The framework design is clean and general, compatible with different encoder-based TSFM architectures.
Freezing pre-trained parameters and employing lightweight adapters yields high parameter efficiency while avoiding catastrophic forgetting.

Limitations & Future Work¶

The framework targets only encoder-based TSFMs; decoder-only (e.g., TimesFM) and encoder-decoder (e.g., Chronos) architectures are not explored.
The number of scales \(K\) requires manual selection; no adaptive mechanism is provided.
The downsampling strategy is fixed as average pooling; alternative approaches (e.g., wavelet transforms) merit exploration.

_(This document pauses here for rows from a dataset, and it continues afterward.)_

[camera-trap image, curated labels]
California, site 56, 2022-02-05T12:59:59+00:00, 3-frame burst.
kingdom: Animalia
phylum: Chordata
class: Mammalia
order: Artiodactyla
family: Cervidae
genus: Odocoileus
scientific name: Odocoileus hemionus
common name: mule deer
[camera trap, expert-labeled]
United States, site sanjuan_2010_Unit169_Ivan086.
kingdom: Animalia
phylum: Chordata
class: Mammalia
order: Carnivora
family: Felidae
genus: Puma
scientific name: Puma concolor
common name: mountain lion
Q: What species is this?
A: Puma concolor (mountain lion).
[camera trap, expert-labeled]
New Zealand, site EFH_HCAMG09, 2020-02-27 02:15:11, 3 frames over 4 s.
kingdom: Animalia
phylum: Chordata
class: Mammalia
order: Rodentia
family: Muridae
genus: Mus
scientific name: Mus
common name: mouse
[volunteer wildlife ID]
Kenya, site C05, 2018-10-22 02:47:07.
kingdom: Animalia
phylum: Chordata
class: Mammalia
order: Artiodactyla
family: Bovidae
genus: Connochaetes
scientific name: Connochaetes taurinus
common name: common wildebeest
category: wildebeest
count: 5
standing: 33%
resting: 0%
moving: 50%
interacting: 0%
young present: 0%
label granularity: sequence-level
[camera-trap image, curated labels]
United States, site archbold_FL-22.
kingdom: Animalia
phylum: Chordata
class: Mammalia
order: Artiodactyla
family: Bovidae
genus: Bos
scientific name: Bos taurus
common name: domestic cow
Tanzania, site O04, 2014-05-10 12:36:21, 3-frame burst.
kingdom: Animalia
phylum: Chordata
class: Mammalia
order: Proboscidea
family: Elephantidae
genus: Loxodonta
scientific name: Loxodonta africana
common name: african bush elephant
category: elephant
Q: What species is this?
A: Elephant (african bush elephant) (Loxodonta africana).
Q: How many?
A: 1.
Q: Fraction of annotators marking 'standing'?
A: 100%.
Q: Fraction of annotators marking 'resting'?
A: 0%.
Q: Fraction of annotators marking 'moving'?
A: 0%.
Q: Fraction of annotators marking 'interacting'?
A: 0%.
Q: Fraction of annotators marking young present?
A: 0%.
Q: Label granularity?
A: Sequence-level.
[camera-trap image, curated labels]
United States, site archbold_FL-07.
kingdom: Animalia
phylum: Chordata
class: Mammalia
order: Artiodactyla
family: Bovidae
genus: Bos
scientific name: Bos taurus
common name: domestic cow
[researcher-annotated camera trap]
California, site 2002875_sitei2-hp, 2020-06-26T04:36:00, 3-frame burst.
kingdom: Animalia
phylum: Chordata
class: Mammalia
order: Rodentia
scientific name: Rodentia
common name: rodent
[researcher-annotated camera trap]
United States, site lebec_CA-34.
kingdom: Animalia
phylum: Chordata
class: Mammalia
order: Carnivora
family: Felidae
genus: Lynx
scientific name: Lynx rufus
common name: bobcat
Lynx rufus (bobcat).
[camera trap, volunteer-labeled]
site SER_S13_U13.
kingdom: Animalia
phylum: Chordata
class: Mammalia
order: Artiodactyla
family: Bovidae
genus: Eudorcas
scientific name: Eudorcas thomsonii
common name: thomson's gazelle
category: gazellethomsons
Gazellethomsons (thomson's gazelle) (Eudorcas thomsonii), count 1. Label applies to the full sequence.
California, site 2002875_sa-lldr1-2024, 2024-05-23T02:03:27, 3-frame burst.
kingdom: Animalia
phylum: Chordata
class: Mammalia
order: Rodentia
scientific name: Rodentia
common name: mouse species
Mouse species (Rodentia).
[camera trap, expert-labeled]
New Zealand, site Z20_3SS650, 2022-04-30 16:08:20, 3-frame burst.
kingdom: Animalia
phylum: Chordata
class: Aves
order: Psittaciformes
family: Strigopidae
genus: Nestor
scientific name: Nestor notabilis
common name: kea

vs TimeMixer: TimeMixer trains a multi-scale model from scratch, whereas MSFT leverages the multi-scale capability of pre-trained TSFMs for fine-tuning—different approaches sharing the same objective.
vs LoRA: Standard LoRA does not differentiate between scales; MSFT's scale-specific LoRA more effectively activates the corresponding pre-trained knowledge.
vs Scaleformer: Scaleformer refines predictions iteratively from coarse to fine, while MSFT employs bidirectional fusion for greater flexibility.

Rating¶

Novelty: ⭐⭐⭐⭐ The causal perspective on fine-tuning is novel, though multi-scale modeling itself is not entirely new.
Experimental Thoroughness: ⭐⭐⭐⭐⭐ Three backbones, multiple datasets, comparisons with diverse fine-tuning methods, and comprehensive ablations.
Writing Quality: ⭐⭐⭐⭐⭐ Logically clear, with causal analysis and method design organically integrated.
Value: ⭐⭐⭐⭐ Provides a practical and theoretically grounded general framework for TSFM fine-tuning.